RECORDS SUPPLIED below:

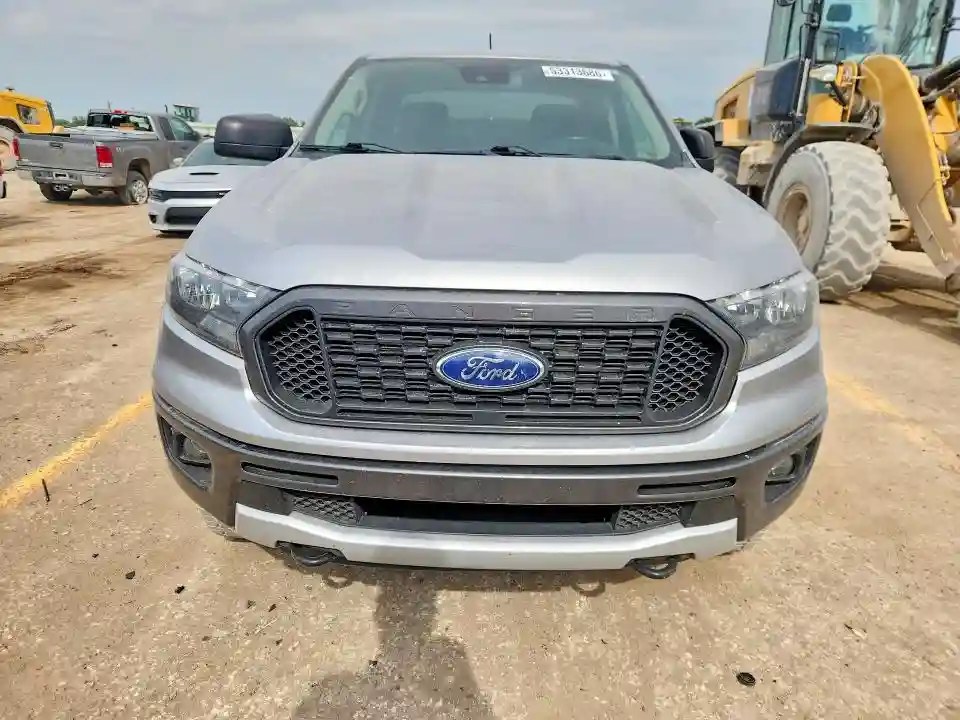 1FTER4FH0MLD37868 2021 FORD RANGER-4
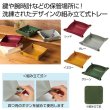 オーサムトレー１個の写真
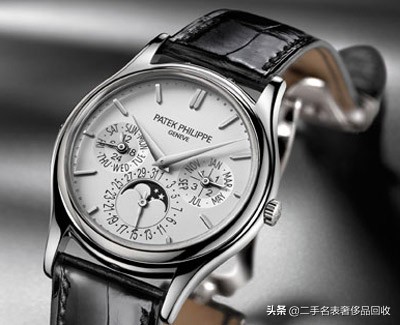 真正的世界十大名表,你需要了解的指标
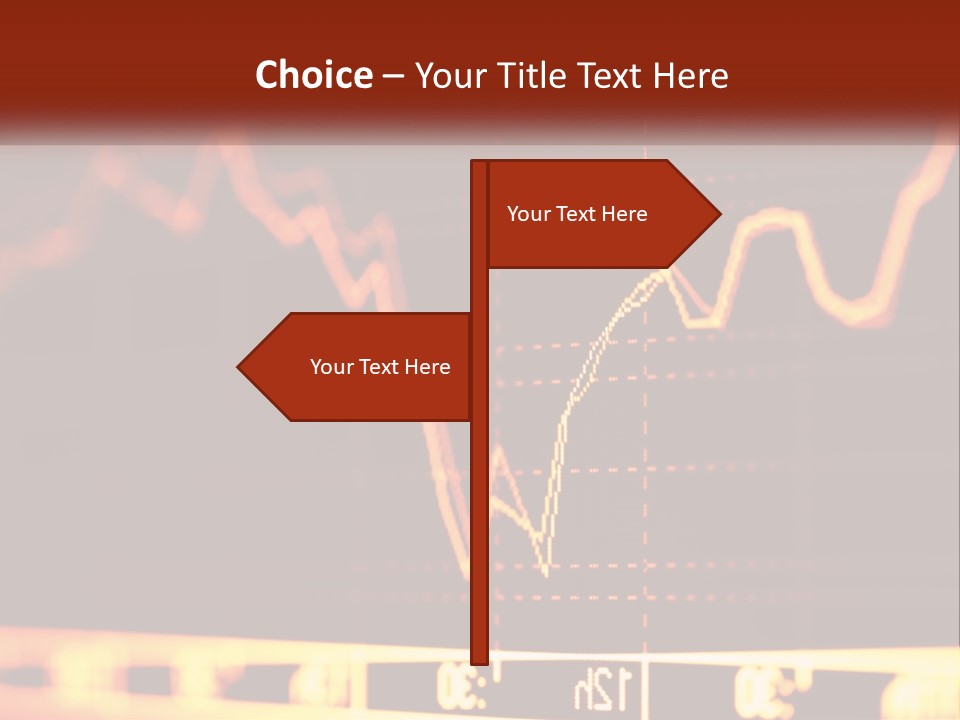 Condition Unit Ventilation PowerPoint Template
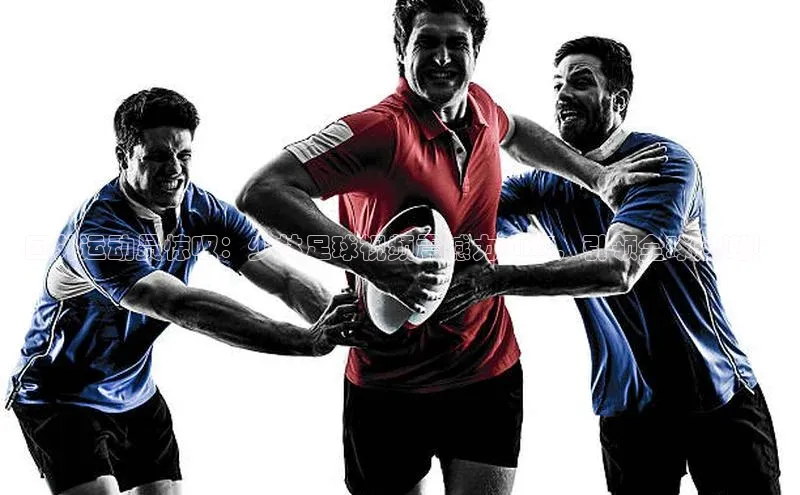 龙8-long8官网唯一入口58同城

End of RECORDS SUPPLIED.

- [YOUR ASSIGNMENT] Please output every record above exactly. Leave the pictures out.

- [SOLUTION FOR THIS EXERCISE]
 1FTER4FH0MLD37868 2021 FORD RANGER-4
 オーサムトレー１個の写真
 真正的世界十大名表,你需要了解的指标
 Condition Unit Ventilation PowerPoint Template
 龙8-long8官网唯一入口58同城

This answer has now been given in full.